With the enormous 281.50 sq. km. Wandoor National Marine Park comprising of a maze of pristine islands, the Andamans scream with eco-tourism potential. Unfortunately, or fortunately, only two of these islands are accessible to tourists for conservation reasons. The coral reefs that abound the marine park have been described as the "triumphant achievement of coral polyps." Hence, this fragile eco-system, so abused in other parts of the world, remains untouched, hosting an immensely diverse range of marine life in crystal-clear waters. Diving is only allowed with a registered dive company unless special permission has been granted by the Commissioner.

On land, more than 92% of the geographical area is blanketed with tropical forests filled with evergreens, the largest of which average a height of 42 metres. Roaming the forest floors are spotted deer, Andaman wild pigs, civets, shrews and elephants to name a few mammals. A rich avi-faunal diversity attracts bird watchers; as many as 246 species and sub species of birds inhabit the islands. Another factor contributing to the unsullied condition of the environment is quite unique as Harry explained, "one of the most impressive aspects of the islands' management is that the use of plastic bags is entirely illegal. Purchased goods are wrapped in biodegradable brown paper, which spares the land and seas."

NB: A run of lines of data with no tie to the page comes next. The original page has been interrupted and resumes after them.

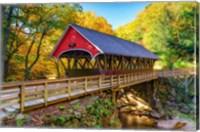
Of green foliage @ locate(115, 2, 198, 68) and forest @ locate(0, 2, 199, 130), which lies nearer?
forest @ locate(0, 2, 199, 130)

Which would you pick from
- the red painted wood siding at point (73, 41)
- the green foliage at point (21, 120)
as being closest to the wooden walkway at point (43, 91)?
the green foliage at point (21, 120)

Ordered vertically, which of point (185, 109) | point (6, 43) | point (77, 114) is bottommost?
point (185, 109)

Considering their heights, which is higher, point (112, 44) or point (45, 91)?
point (112, 44)

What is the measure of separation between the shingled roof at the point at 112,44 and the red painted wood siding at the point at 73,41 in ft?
0.59

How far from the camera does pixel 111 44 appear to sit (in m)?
8.30

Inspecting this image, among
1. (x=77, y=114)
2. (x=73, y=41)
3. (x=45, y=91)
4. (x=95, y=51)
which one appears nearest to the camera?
(x=45, y=91)

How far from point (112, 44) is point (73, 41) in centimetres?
148

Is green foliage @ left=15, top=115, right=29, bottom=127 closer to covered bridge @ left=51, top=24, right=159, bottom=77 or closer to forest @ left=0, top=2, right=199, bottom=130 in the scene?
forest @ left=0, top=2, right=199, bottom=130

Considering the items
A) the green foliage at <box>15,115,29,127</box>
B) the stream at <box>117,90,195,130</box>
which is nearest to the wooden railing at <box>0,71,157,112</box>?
the green foliage at <box>15,115,29,127</box>

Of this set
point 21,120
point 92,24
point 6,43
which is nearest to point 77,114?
point 21,120

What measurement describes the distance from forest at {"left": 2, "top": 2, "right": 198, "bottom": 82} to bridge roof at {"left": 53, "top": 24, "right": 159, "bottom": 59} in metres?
0.30

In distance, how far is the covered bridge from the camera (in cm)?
743

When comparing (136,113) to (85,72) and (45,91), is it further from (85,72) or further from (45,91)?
(45,91)

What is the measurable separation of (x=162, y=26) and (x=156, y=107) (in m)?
3.12
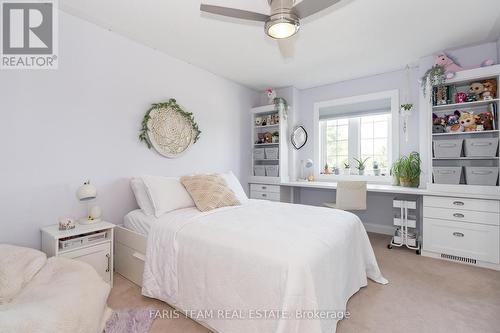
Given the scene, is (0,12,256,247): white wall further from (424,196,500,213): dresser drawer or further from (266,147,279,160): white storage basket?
(424,196,500,213): dresser drawer

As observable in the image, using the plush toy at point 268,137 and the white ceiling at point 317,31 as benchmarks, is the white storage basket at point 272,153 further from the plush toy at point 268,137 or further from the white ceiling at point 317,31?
the white ceiling at point 317,31

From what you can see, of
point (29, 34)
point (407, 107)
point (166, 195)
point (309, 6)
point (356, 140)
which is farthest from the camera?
point (356, 140)

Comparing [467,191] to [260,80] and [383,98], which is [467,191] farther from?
[260,80]

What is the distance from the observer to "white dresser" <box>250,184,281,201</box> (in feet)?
13.2

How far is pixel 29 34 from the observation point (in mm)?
2080

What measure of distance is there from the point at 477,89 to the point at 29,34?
4588 millimetres

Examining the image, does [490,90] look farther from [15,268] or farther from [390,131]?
[15,268]

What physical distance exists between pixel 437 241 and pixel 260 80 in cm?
329

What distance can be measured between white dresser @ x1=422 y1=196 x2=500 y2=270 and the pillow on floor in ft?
12.5

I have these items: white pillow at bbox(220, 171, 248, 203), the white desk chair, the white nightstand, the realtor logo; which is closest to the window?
the white desk chair

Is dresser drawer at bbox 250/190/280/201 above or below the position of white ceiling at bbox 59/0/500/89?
below

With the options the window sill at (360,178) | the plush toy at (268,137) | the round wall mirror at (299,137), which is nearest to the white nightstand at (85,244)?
the plush toy at (268,137)

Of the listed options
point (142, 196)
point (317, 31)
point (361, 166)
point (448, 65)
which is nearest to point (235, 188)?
point (142, 196)

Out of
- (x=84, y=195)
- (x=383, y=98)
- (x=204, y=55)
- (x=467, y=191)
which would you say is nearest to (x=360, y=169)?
(x=383, y=98)
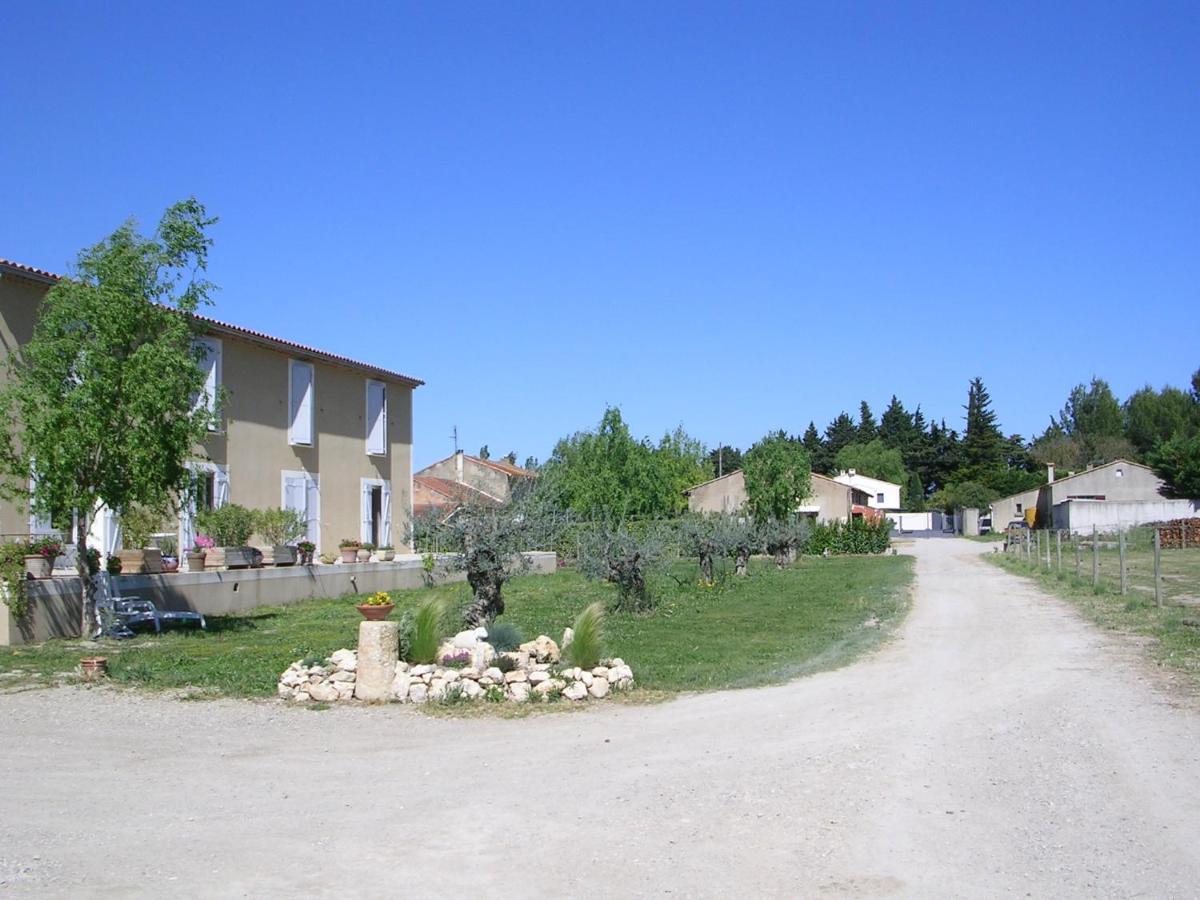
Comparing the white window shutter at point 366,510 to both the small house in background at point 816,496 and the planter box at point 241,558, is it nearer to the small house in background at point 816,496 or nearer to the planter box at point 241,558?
the planter box at point 241,558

Reaching the Andaman Islands from Phuket is easiest by boat. Travellers need to arrange a six month Indian visa, with a one month restricted pass for the Andamans, at a cost of THB 3,000. On arrival at Port Blair, the only point of entry, yachts must give the harbourmaster their intended itinerary. Passengers will then be informed of the areas that are out of bounds. Yachts are expected to report their positions daily by radio. There are regular flights and ship passages to and from Calcutta and Chennai (Madras) and it is understood that the airport is to be upgraded to International status, as the current Administration is active in encouraging eco-friendly tourists to visit their beautiful islands

"It is an amazing place, full of colour and character. The people are friendly and welcoming, the environment is beautiful and the culture and history are fascinating. This was our second trip and we would like to return. The Resident Commissioner has agreed to a boat rally to the Islands from Phuket scheduled for February 2003.